Legislative history
- Bill citation: Bill C-27
- First reading: November 21, 2007

= Bill C-27: An Act to amend the Criminal Code (identity theft and related misconduct) =

Proposed Canadian federal legislation

Bill C-27: An Act to amend the Criminal Code (identity theft and related misconduct) (Projet de loi C-27: Loi modifiant le Code criminel (vol d'identité et inconduites connexes)) was proposed legislation that would have changed Canadian laws to help prevent identity theft. The bill was introduced in the Canadien House of Commons on November 21, 2007, but never passed, as it died on the Order Paper when Stephen Harper's government prorogued Parliament in December 2008.

== Proposed legislation ==

=== Official document ===
An official document was defined as follows in the Bill: "For the purposes of this section, "identity document" means a social insurance number card, a driver's licence, a health insurance card, a birth certificate, a passport as defined in subsection 57(5), a document that simplifies the process of entry into Canada, a certificate of citizenship, a document indicating immigration status in Canada or a certificate of Indian status, issued or purported to be issued by a department or agency of the federal or a provincial government, or any similar document issued or purported to be issued by a foreign government." The bill did not include debit cards and credit cards. For someone to possess someone else's official document, they would have had to have the document owner's permission or provide a valid reason. Valid include genealogical research and administration of justice.

===Credit cards and debit cards===
Possessing, using, and trafficking are at the same level, without colour of right. It is not legal to possess someone else's credit card. It is not legal to possess any material that can copy or falsify credit cards. This bill would have made illegal all devices used to copy credit card data, something that was not clearly defined in previous bills.

===Mail===
Mail provides another avenue for identity theft. Businesses and governments send mail containing cheques, credit cards, bank statements, and other important information. Even personal letters can contain information potentially useful to identity thieves. To protect the public, bill C-27 would have clarified the definition of identity theft. Absconding with correctly delivered mail "after it is delivered but before it is in the possession of the addressee or of a person who may reasonably be considered to be authorized by the addressee to receive mail" is considered stealing. Before, the definition ended where the mail is delivered. It was unclear whether deliver meant the post office put the mail in the mailbox or the intended recipient had it in their hands. This revision would have removed the ambiguity.

===Forging documents===
The bill stated that people should not accept or use any document as genuine when it seems forged. A person should not make available any document they suspect are forgeries. Regardless of intent, it is a crime to make it available. Basically, one cannot claim, "People are free to do what they want with a forged document."

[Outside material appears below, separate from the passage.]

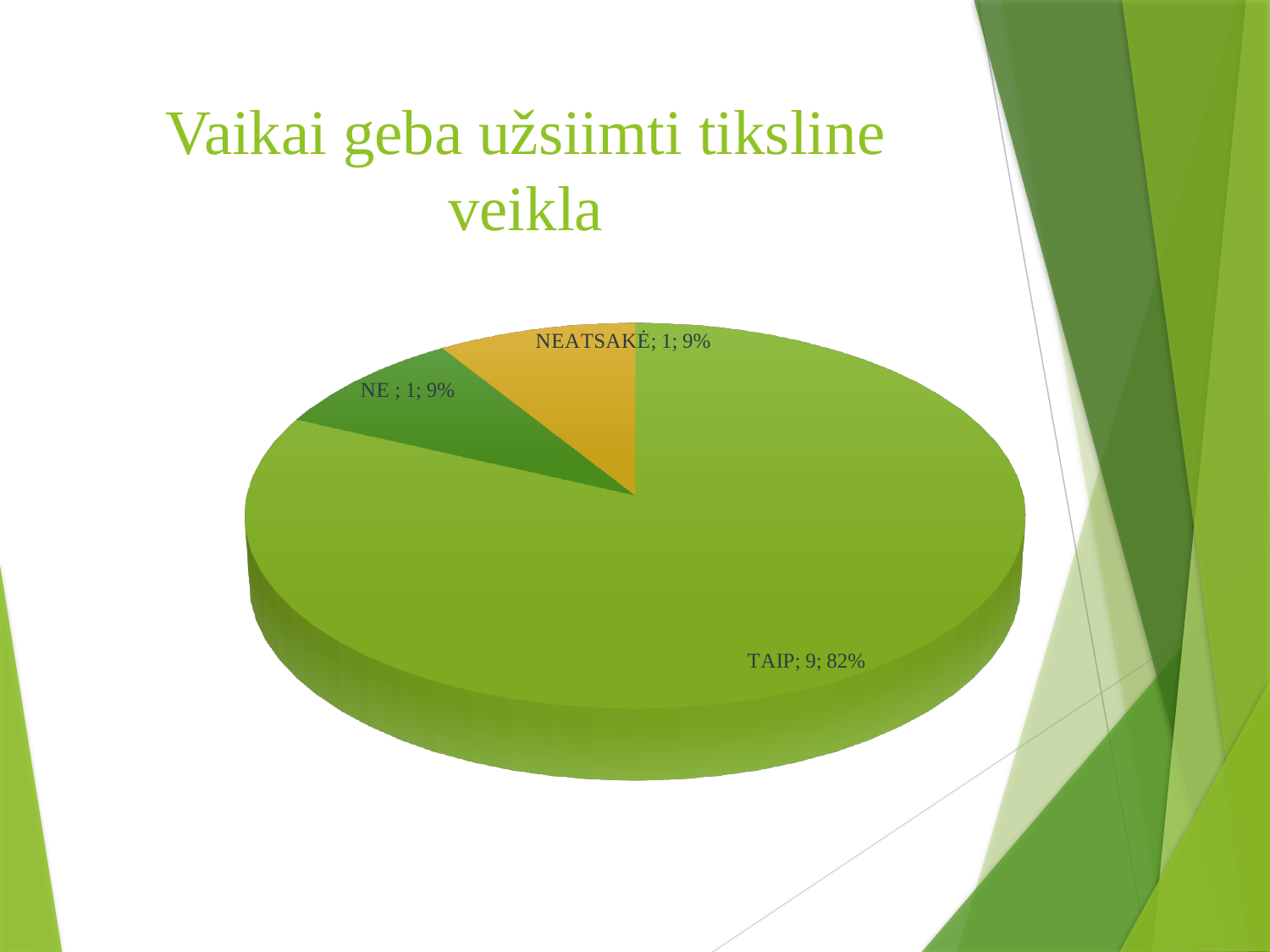
What is the title of the slide? Vaikai geba užsiimti tiksline veikla What is the count for TAIP? 9 What colour is the NEATSAKĖ slice? yellow/orange How many slices does the pie chart have? 3 What is the count for NE? 1 What is the difference in count between TAIP and NE? 8 Which category has the largest slice? TAIP What percentage share does NEATSAKĖ have? 9% What is the total count across all slices? 11 What kind of chart is shown on the slide? pie chart Which is larger, the count for TAIP or the count for NEATSAKĖ? TAIP What percentage share does TAIP have? 82%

The bill stated that using, buying, exporting, importing, repairing any device that is used to build forged documents is unlawful. One needs authorization or a lawful excuse.

==New content==

=== Identity theft and identity fraud ===
Identity information is any and all data that could be used to identify a person. Such information can be in the form of name, date of birth, signature, credit card number, debit card number, SIN, or other information. The bill also would have included other identifiers such as biological identifiers, DNA, fingerprint, retinal image, iris image, and voiceprint. Early in 2008, the Province of British Columbia began testing the use of such biometrics in a new enhanced drivers license.

Bill C-27 defined identity theft as the following: "Everyone commits an offence who transmits, makes available, distributes, sells or offers for sale another person's identity information, or has it in their possession for any of those purposes, knowing or believing that or being reckless as to whether the information will be used to commit an indictable offence that includes fraud, deceit or falsehood as an element of the offence."

The bill stated that a trial would occur in the province in which the allegation has happened, or, if the accused is not in that province, the trial cannot happen without the approval of the Attorney General of that province.

Identity fraud had a different definition:
"03. (1) Every one commits an offence who fraudulently personates any person, living or dead,
(a) with intent to gain an advantage for themself or another person;
(b) with intent to obtain any property or an interest in any property;
(c) with intent to cause disadvantage to the person being personated or another person; or
(d) with intent to avoid arrest or prosecution, or to obstruct, pervert or defeat the course of justice."

This included impersonating someone by using identity information, including impersonating someone on social networking web sites.